• [抜粋文]
####################
この話に登場する館員は、概数の意味を理解せず、1年単位の正確な数字を加えて説明している。恐竜の生息時期は正確に測定できないため、通常は6000万年のように、1万年単位の大きな桁の概数で説明する。それよりも桁の小さな数字は使用してもあまり意味がない。しかし、この館員は、6000万年に自分の勤務していた3年を加えたのだ。大きな桁数と小さな桁数のスケールの違いを混同したところに、この小話のおかしさの理由がある。

(198字)

 

 

2010年 岡山大 前期 問題1

 

 設問1

斜めの関係とは、日常的に付き合うことはなく、必要とするときだけ選べ、過剰に心配したり関心を寄せたりせず、好きなときに関係を断てる間柄のことである。家族や担任などとの関係のように、正面から向き合った窮屈で濃すぎる関係とは異なるため、それらがもたらす熱心さ、心遣い、責任感、指図のようなものを感じることはない。干渉的ではない、個性的過ぎない、近すぎないといった、薄くてちょうどよい関係性を表している。

(198字)

 

 

2011年 岡山大 前期 問題1

 設問1

・自己否定が強いから。

・肉体が気になるから。

・力で管理されるから。

・人間関係に悩むから。

 

2012年 岡山大 前期 問題1

 設問1

六年間の担任はみな違う先生なのに、著者に対する評価は申し合わせたように全く同じ内容だった。「落ち着きがない」「キョロキョロする」「他人にちょっかいを出す」「幼児語が抜けない」という四項目は、著者の性格の欠点を見事に言い当てており、前年度の記述をそのまま反復したように同じ言葉が綴れられていたから。

(148字)

 

 

 2013年 岡山大学・理系・後期

 

問題1

 課題文でも述べられているように、遺伝子診断の問題点の1つは、遺伝子の他者との違いを、「個性」とみなすのか、「病気」とみなすのかの境界が曖昧なところだ。現在、急速に遺伝子の研究が進み、その役割が解明されつつあるが、いまだに不明な点は多いので、軽はずみな判断は下せない。2つ目は、先天的な病気・障害が見つかった場合、中絶する可能性を生み出してしまうところだ。中絶を決意した場合、親の心に大きな傷を残してしまう可能性がある。またこの決断は、先天性の病気や障害に苦しみながらも、充実した人生を送っている人々の人権や存在を否定することにもつながるだろう。

 このように、遺伝子診断技術は、その登場前には予想だにしなかった悩みを人間に与えることになったのである。この技術を使うならば、使う以前に様々な状況をシミュレーションし、どんな結果になっても冷静に対処できるように覚悟を決めておく必要があると考える。

(394字)

 

 

 

 

2014年 岡山大 前期 問題1

 設問1

人間が全員、それぞれに生まれ持った個性は、真似をしようとしても真似できるものではないので、他者の反応や思惑に影響されて、義務のように個性を磨く必要はないのに、多くの人々は他の誰も持っていないような特殊なスキルを持つことが個性的であるように受け取り、個性を人より目立つことであると錯覚しているから。
####################
(収集データ)

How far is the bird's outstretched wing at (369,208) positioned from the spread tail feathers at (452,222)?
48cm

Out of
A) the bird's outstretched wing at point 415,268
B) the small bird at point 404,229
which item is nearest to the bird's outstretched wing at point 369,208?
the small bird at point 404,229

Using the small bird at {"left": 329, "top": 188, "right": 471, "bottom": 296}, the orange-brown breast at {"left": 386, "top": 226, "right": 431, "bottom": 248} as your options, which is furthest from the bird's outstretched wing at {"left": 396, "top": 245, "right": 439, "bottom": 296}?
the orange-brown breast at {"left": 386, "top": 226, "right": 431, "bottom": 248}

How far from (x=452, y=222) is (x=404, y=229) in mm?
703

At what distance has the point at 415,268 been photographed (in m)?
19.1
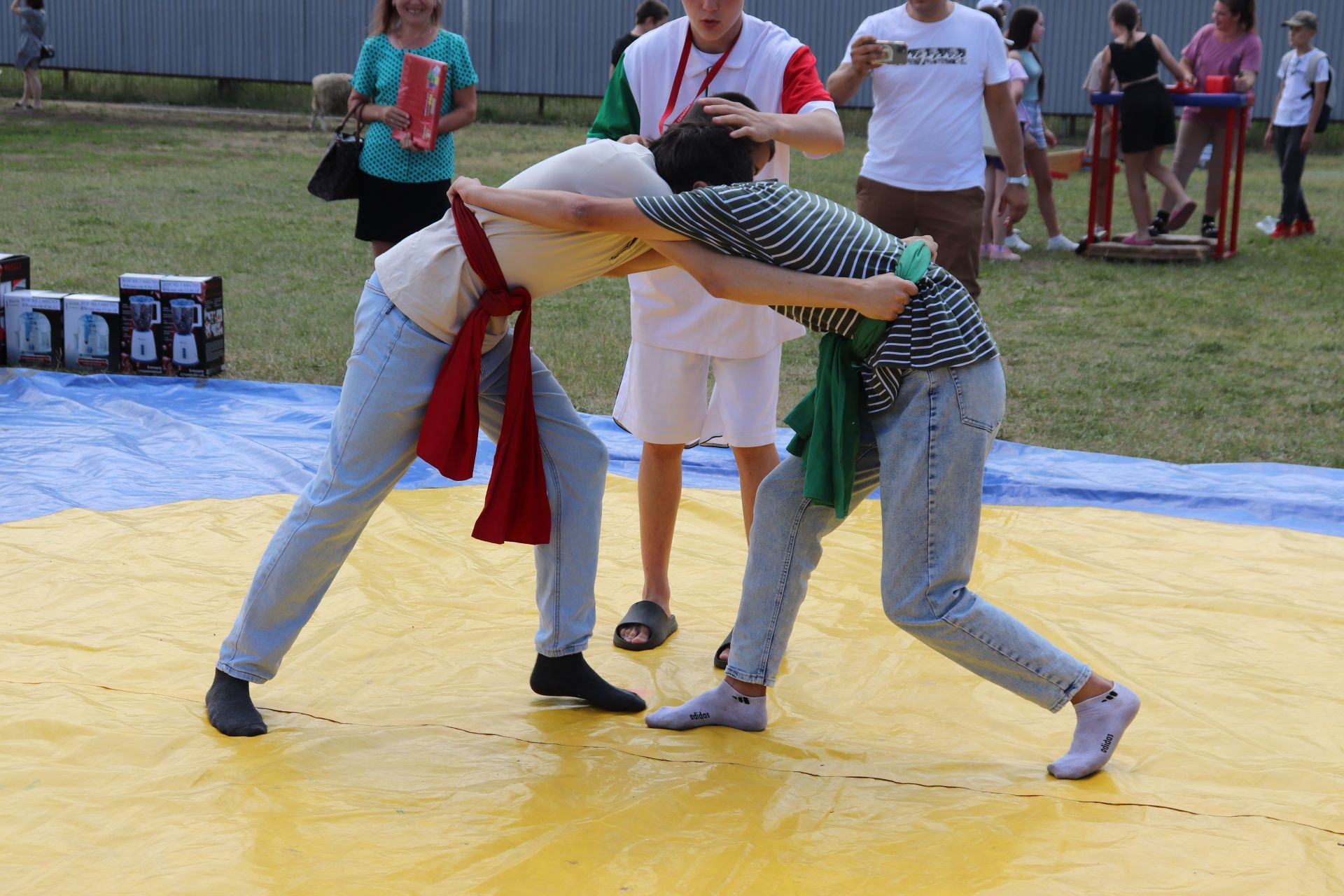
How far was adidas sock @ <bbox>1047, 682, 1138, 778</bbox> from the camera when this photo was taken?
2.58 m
####################
• [練習課題]
a) 抜粋文の「課題文でも述べられているように」で始まる段落を、主な内容を残して箇条書きで短くまとめてください。
b) 入試の解答例を集めた抜粋文を、最後の文のあとから書き継いでください。

• [解答例]
a)
・遺伝子診断の問題点の1つ目は、遺伝子の他者との違いを「個性」とみなすか「病気」とみなすかの境界が曖昧なことである。
・遺伝子研究は急速に進んでいるが、不明な点がまだ多いため、軽はずみな判断は下せない。
・2つ目は、先天的な病気や障害が見つかった場合に、中絶の可能性を生むことである。
・中絶を決意すれば、親の心に大きな傷が残るおそれがある。
・その決断は、先天性の病気や障害に苦しみながらも充実した人生を送る人々の人権や存在の否定にもつながりうる。

b)
(148字)

 

 設問2 (582字)

 筆者も主張するにように、自分の本当に好きなものや興味のあることに気持ちを向け、それを追求することが、本当の意味で「個性を磨くこと」であり、自分力を高めることにつながる、と私も考える。

 私は歴史が好きなのだが、なぜそれに興味をもったのかと言われても、その理由を説明しつくすこと難しい。生まれ持った個性が、自然に歴史への関心を持たせたとしか言いようがない。歴史に興味をもっている人間は、他にもたくさんいる。そういう意味では個性的と呼べないかもしれない。だが、その関心も細かく追究していけば、多くの人々とは異なってくる。突き詰めれば突き詰めるほど、私の個性は際立つだのだ。

 このように、私は個性を磨こうとして個性的になったわけではない。他者と異なろうとして個性的になったわけでもない。誰かに命じられたわけでも、他者の反応や思惑によって勉強を続けてきたわけでもない。自分で選んだからこそ続けてこられたのだ。歴史の勉強で身につけた考え方は、自分の考え方の土台にもなっている。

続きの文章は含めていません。